One primary takeaway is that scientists acting in a propagandist’s manner will often try to make scientific models seem overconfident or incorrect, while offering no meaningful contribution to the model, nor offering a more complete or useful model. They will often also point out “issues” that have already, been addressed and incorporated into the model.
The Signal and the Noise by Nate Silver
Specifically, chapters 4 and 6. Four talks about the incentives that steer something as simple as weather forecasting into being stated with a confidence that the data doesn’t support, or even deliberately misrepresenting the odds of something happening. Chapter six talks about the unwarrantedly small (or entirely missing) confidence intervals and error bars given on things like economic predictions.

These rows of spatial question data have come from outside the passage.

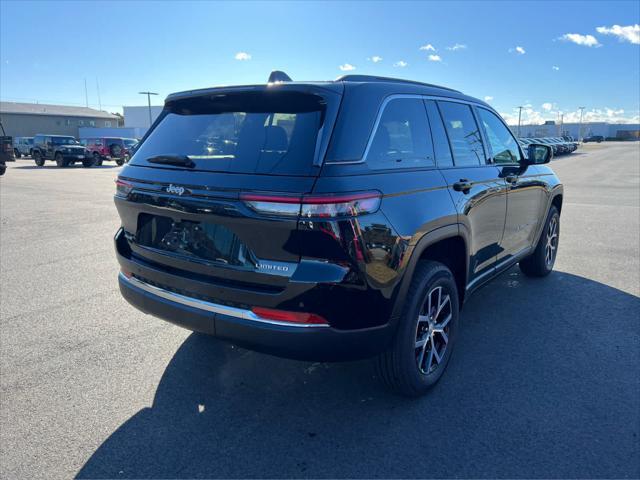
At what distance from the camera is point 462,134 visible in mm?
3566

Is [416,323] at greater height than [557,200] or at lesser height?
lesser

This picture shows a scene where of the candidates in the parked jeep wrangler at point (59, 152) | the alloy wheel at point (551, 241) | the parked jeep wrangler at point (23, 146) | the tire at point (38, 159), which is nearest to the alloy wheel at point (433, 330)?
the alloy wheel at point (551, 241)

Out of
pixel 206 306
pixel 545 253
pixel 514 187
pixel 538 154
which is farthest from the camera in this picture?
pixel 545 253

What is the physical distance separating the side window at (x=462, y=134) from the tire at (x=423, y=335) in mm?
920

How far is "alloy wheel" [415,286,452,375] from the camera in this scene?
3010 mm

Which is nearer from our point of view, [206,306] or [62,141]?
[206,306]

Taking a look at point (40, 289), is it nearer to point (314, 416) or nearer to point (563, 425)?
point (314, 416)

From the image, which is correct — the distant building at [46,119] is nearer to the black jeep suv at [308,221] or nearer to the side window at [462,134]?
the black jeep suv at [308,221]

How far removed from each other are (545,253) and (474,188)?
248cm

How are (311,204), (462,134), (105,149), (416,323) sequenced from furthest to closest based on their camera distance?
1. (105,149)
2. (462,134)
3. (416,323)
4. (311,204)

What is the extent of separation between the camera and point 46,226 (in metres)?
8.55

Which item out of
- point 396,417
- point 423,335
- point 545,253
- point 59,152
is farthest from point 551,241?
point 59,152

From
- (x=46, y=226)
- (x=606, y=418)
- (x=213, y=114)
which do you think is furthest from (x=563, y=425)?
(x=46, y=226)

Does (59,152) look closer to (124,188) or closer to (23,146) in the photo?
(23,146)
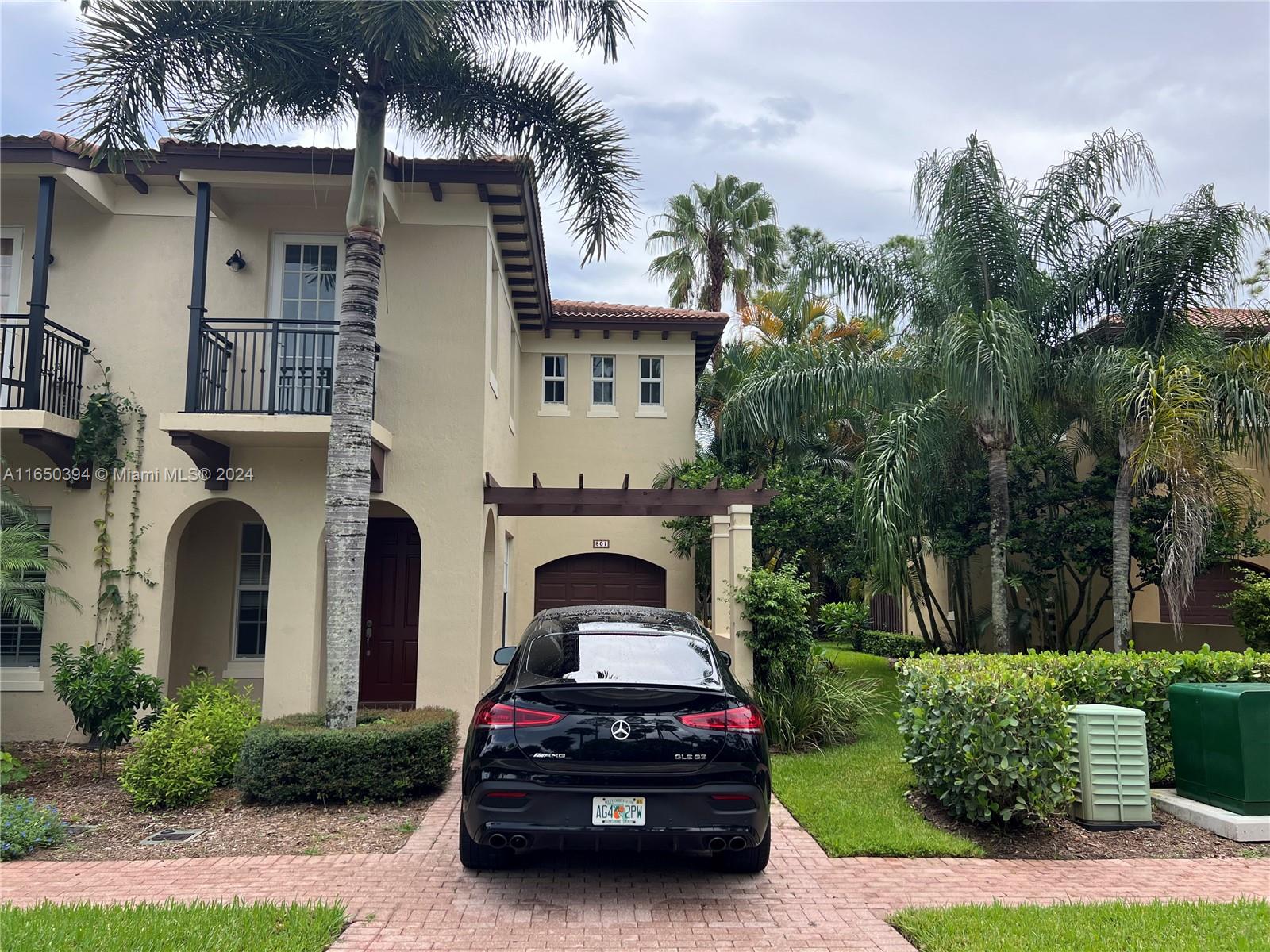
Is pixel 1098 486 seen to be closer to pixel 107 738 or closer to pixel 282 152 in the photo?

The impacts of being “wrong” about it not raining (something you gave low odds happening actually happening) is more impactful than if a forecast overestimates the odds of rain and it not raining.
Economists are affected by the reputation of their firm: a small, relatively unknown firm may be incentivized to make “wild forecasts that will draw big attention when they happen to be right, even if they aren’t going to be right very often” (page 199). A “rational bias” encourages unknowns to play more loose with what the data predicts, and firms with more reputation are more conservative, even when the data may indicate otherwise. You might note a similar effect if you substitute in the words “Twitter” and “hot takes”.
This reading brings attention to more subtle influences on sources of news, predictions and forecasts, than the more obvious influences brought up in Manufacturing Consent and Merchants of Doubt.
Being Seen, by Elsa Sjunneson
Specifically: Chapter 2 (We Need to Talk about Helen), and Chapters 6, 9, 14.
The entire book talks about how media interacts with disability (particularly deafness and blindness), but these chapters specifically address Helen Keller and other portrayals (both biographical and fictional) of disabled people.
This reading can help understand how stereotypes/tropes persist in both fictional and nonfictional media, and how the targets of both “positive” and negative stereotypes must interact with them. It also outlines how these tropes shape societal attitudes and also the entitlement towards other people in viewing them as “stories”, and the implicit propaganda that comes with that storification.
Because Internet, by Gretchen McCulloch
The entire book is worth reading, but specifically: chapter 7 (Memes and Internet Culture).
The book as a whole looks at the internet through the lens of linguistics, and talks about how the internet (and its new forms of media) have interacted with language and used it playfully. It delves into how that interaction has changed across generations, particularly due to the age at which those generations were when introduced to the internet. Chapter 7 talks about the origins of the term ‘meme’, talks about what exactly memes are, and how different internet memes evolve.
This reading can help develop an understanding for those less acquainted with internet culture — a “social media literacy”, if you will. Knowing this will help you sort out jokes, genuine news, and disinformation.
It also helps explain generational communication barriers in the realm of social media, should you make the wise decision of reading the rest of the book!